The world has reacted with a mixture of frustration and glee at the befuddling, deceitful, and criminal actions of a gang of United States swimmers, led by Ryan Lochte. Their inebriated vandalism of a Brazilian gas station and their less-than-half-baked alibi definitely put them in medal contention for the Drunken Post-Race Shenanigans category. Gold, however, might have to go to Australia’s Dawn Fraser.
Fraser’s story was a remarkable one. After being seriously injured in a car crash that claimed her mother’s life, she still managed to qualify for the 1964 Olympics in Tokyo. As if that wasn’t enough, the three-time gold medalist won a fourth gold in the 100m freestyle, becoming the first woman to break the one-minute mark in that event. It was a heart-warming triumph for one of Australia’s most popular athletes, but the fun hadn’t even started yet.
Finished with her races and granted leave from the Olympic Village to work on a film, Fraser found a new way to make headlines. After having a few drinks with the bronze medalist Aussie men’s hockey team, she and a few others jumped at the team doctor’s suggestion that they pick up a unique souvenir: an Olympic flag from outside Tokyo’s Imperial Palace.
Fraser helped “hoik” a friend onto her shoulders to get a few flags down from their poles. It went smoothly, but, the Imperial Palace being the Imperial Palace, eventually the police noticed.
What followed was the stuff of Olympic legend, which we assume unfolded to the tune of “Yakety Sax.”

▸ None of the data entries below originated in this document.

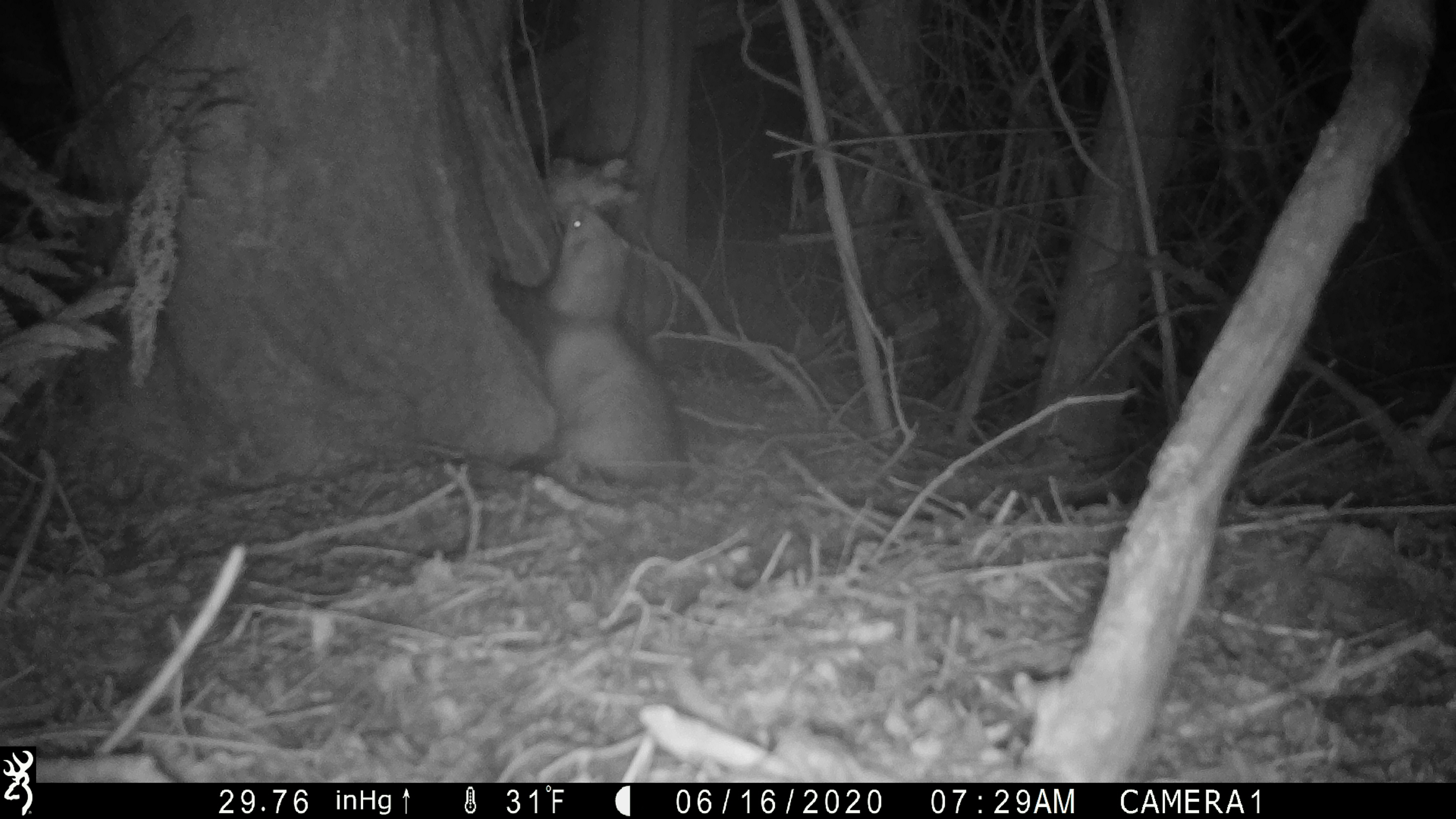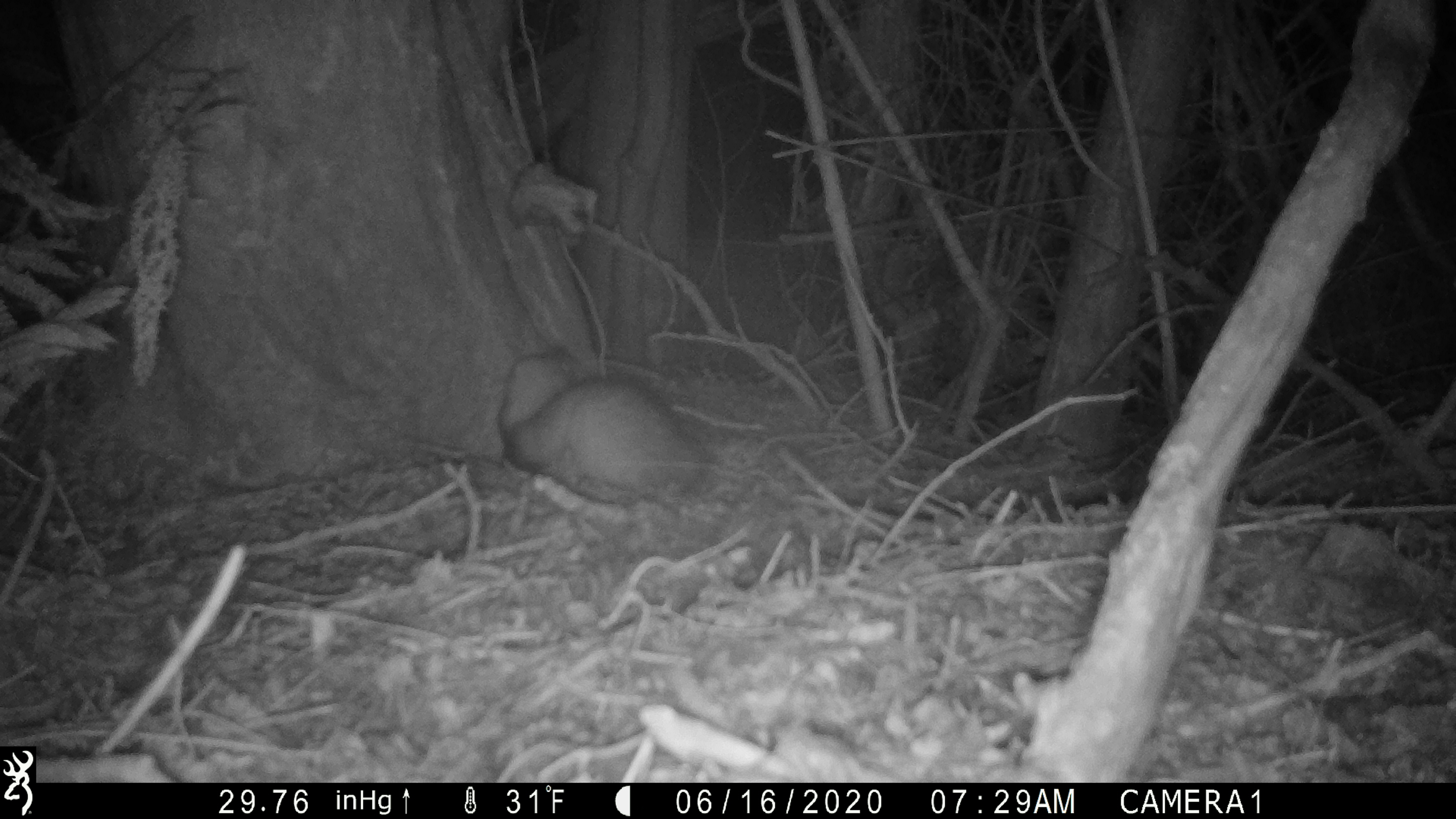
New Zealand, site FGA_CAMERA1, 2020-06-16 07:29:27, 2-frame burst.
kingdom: Animalia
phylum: Chordata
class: Mammalia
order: Carnivora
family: Mustelidae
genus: Mustela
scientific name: Mustela furo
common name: ferret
Ferret (Mustela furo).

The Aussies scattered at the sound of the police whistles. Still carrying the flag, Fraser hurt her ankle jumping into some nearby gardens. Knowing that her friends had been caught, she tried to play it cool and pretend she was just chilling there when the police found her on a bench. A panting, injured athlete sitting alone in the park after midnight with what looked like a flag falling out of her tracksuit was enough to raise their suspicion, however, and any pretense of innocence went out the window when the rope from the flagpole fell out of her pocket.
Told that she could face jail time, Fraser opted not to use the Lochte approach, instead going with the even ballsier “Do you know who I am?!” method. She used her phone call to ask her producer to fetch the gold medal from her hotel room and bring it down to the police station.

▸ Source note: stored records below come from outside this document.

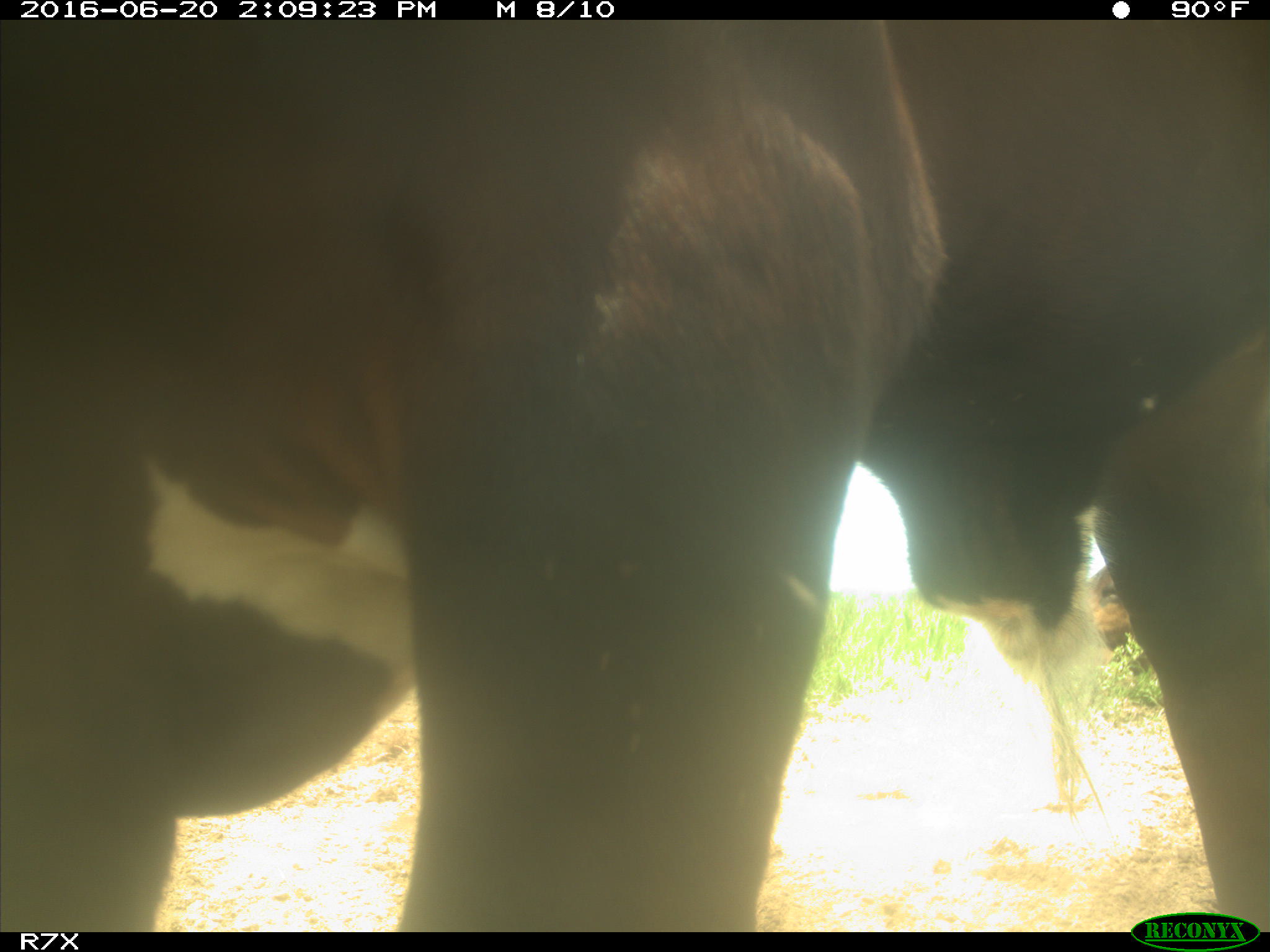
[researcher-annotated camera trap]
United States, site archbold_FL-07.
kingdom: Animalia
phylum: Chordata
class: Mammalia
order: Artiodactyla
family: Bovidae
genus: Bos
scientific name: Bos taurus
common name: domestic cow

“They were still very disgusted,” she recalled in an interview with the Australian Broadcasting Corporation. “[But] they decided because of who I was, Dawn Fraser, and they let us off.”
(See, Ryan? If only you had ‘fessed up immediately and then acted entitled, all this would have gone much more smoothly…)
Disgusted though he may have been, the Tokyo police lieutenant not only let Fraser go but also sent her the flag, along with a bouquet of flowers, the next day. She still has the flag.
Lochte shouldn’t expect any flowers from the Brazilian police, but perhaps he can turn his new image (assuming that this fiasco actually changed anyone’s image of Ryan Lochte) into success the way Fraser did. Banned by the Australian Olympic Committee, not for stealing from Tokyo but for wearing the wrong gear during the Olympics, Fraser put her swimming days behind her and turned to politics. She became a member of the New South Wales Parliament in 1988.
Though her time in government was brief, she has stayed in the public eye, carrying the Olympic torch at the opening ceremonies of the 2000 Games in Sydney and publicly making multiple anti-immigrant comments in the years since. That makes sense – she knows know a thing or two about foreigners coming into a country and committing crimes.
So look out, America – if he continues to follow in Dawn Fraser’s illustrious footsteps, this might only be the beginning for Ryan Lochte!